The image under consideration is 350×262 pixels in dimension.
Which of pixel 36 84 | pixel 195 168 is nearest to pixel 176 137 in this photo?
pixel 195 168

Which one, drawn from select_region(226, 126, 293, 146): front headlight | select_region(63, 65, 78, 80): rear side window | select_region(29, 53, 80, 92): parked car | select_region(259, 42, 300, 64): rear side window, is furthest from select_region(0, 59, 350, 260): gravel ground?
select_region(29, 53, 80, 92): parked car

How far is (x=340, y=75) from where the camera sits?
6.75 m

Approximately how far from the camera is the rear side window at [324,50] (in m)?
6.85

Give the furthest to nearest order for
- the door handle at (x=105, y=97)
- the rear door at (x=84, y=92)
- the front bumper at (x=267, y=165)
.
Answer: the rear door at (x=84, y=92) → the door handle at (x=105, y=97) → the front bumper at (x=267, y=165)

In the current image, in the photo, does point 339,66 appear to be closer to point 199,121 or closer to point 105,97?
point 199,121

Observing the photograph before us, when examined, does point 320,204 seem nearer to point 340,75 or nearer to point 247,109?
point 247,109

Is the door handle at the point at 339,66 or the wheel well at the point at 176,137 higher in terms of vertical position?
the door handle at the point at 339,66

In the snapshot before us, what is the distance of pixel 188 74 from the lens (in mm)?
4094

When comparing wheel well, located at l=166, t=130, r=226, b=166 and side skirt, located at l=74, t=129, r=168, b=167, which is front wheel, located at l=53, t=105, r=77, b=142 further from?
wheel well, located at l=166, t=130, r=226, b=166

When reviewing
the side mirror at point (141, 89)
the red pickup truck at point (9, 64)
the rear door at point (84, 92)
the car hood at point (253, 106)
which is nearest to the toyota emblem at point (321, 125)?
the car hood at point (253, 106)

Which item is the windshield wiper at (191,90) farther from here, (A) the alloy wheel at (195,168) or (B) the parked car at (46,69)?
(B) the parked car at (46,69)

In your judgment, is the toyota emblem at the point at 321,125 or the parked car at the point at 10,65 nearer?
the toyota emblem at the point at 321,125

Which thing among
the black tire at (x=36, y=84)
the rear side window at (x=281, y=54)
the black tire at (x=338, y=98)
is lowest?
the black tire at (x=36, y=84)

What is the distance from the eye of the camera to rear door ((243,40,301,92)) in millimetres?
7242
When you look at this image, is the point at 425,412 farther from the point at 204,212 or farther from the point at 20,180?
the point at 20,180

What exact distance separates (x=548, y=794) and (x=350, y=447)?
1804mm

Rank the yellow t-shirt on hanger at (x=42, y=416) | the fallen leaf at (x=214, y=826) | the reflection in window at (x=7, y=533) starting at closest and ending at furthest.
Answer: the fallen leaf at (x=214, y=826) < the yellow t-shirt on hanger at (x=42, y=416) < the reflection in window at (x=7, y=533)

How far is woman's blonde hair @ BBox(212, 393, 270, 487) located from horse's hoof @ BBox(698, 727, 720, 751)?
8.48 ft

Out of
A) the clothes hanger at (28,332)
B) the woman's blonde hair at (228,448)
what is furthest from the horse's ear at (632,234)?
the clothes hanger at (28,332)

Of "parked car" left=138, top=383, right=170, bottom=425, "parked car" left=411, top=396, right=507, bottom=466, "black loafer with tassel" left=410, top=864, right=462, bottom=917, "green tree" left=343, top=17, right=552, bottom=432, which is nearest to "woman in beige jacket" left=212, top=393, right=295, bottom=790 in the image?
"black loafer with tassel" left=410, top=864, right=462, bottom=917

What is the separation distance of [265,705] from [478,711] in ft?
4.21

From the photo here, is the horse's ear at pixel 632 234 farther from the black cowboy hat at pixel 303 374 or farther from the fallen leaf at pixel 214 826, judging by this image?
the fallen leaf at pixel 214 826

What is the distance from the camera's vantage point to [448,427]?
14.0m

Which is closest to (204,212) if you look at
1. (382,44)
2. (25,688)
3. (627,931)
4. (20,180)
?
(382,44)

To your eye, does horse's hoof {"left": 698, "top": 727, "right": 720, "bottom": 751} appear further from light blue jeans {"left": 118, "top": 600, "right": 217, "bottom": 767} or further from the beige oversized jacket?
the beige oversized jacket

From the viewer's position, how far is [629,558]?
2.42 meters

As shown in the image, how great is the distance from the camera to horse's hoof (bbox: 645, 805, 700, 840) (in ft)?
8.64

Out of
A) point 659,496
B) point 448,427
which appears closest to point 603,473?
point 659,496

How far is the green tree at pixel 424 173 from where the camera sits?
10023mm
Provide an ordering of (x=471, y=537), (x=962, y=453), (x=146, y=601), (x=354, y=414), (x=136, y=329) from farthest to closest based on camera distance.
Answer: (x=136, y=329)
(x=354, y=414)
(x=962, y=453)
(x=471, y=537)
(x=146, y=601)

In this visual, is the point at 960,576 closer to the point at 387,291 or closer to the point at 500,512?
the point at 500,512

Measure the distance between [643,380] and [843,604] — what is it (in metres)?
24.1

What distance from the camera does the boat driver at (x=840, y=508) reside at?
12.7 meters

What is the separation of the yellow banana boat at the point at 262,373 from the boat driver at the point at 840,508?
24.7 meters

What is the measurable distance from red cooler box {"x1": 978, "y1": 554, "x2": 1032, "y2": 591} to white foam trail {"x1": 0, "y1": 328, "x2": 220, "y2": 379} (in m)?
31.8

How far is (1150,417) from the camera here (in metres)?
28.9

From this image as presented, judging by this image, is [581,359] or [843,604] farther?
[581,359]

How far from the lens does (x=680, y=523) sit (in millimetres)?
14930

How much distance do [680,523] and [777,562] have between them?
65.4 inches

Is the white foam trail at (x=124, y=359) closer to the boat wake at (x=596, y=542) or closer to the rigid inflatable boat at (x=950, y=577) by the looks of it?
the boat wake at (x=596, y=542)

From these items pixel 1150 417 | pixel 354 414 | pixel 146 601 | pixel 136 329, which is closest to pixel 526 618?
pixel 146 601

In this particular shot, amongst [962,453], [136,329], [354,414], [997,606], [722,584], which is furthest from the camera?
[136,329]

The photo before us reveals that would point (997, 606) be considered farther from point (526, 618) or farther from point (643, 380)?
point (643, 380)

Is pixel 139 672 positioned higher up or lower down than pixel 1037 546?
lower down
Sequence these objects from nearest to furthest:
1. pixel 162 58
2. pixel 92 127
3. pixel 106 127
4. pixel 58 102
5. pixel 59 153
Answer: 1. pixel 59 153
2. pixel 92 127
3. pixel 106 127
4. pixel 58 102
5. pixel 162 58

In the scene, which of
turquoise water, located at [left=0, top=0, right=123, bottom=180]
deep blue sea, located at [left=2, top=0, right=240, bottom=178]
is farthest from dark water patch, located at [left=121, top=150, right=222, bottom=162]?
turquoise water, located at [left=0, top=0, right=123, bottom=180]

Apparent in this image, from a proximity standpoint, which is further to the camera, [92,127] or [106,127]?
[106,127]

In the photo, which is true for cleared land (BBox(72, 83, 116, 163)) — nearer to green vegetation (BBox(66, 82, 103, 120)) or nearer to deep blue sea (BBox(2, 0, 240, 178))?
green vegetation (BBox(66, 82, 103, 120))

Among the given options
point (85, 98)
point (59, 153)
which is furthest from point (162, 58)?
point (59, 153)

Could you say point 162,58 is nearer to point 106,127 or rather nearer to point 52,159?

+++

Written exercise:
Arrange the stretch of the listing above that opens with the line containing "To your eye, does" and closes with the line containing "24.7 meters" as a numbered list, keeping both end lines and dropping any blank lines.

Solution:
1. To your eye, does horse's hoof {"left": 698, "top": 727, "right": 720, "bottom": 751} appear further from light blue jeans {"left": 118, "top": 600, "right": 217, "bottom": 767} or further from the beige oversized jacket?
2. the beige oversized jacket
3. From the viewer's position, how far is [629,558]?
4. 2.42 meters
5. As shown in the image, how great is the distance from the camera to horse's hoof (bbox: 645, 805, 700, 840) (in ft)?
6. 8.64
7. Out of
8. A) point 659,496
9. B) point 448,427
10. which appears closest to point 603,473?
11. point 659,496
12. How far is the green tree at pixel 424 173 from where the camera sits?
13. 10023mm
14. Provide an ordering of (x=471, y=537), (x=962, y=453), (x=146, y=601), (x=354, y=414), (x=136, y=329) from farthest to closest based on camera distance.
15. Answer: (x=136, y=329)
16. (x=354, y=414)
17. (x=962, y=453)
18. (x=471, y=537)
19. (x=146, y=601)
20. In this visual, is the point at 960,576 closer to the point at 387,291 or closer to the point at 500,512?
21. the point at 500,512
22. Measure the distance between [643,380] and [843,604] — what is it (in metres)?
23. 24.1
24. What distance from the camera does the boat driver at (x=840, y=508) reside at?
25. 12.7 meters
26. What is the separation of the yellow banana boat at the point at 262,373 from the boat driver at the point at 840,508?
27. 24.7 meters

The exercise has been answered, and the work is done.